Marasco overstated his trading volume in separate securities and caused reports of purchase and sale transactions to be published or circulated when each such purchase or sale transactions were not bona fide purchases or sales of such security. Marasco was responsible for entering orders, executing trades, and determining the quotations at which his firm would buy and sell securities in the health care and biotech sector. Marasco entered buy and sell orders into his firm’s trading platform, and then entered orders on the opposite side of the market for approximately the same number of shares, which executed against one another, resulting in separate transactions being executed against one another, creating non-bona fide market activity in the securities. Each of these separate transactions was publicly reported to NASDAQ through the Automated Confirmation Transaction Service and disseminated to the public.
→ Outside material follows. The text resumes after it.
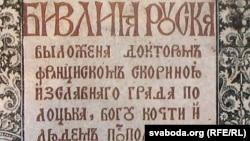Фрагмэнт тытульнага ліста Бібліі Скарыны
Marasco’s firm advertised trading volume in order to, among other things, attract customer order flow using private service providers, and Marasco’s advertised trading volume from entering orders that executed against one another accounted for more than 90 percent of his firm’s advertised trading volume in some securities and more than 50 percent of the firm’s advertised trading volume in separate securities.

Frank Marasco: Fined $40,000; Suspended 45 days
Tags:  Orders    Trading Volume     |    In: Cases of Note : FINRA
Bill Singer's Comment
Hey, at least he added liquidity to the markets.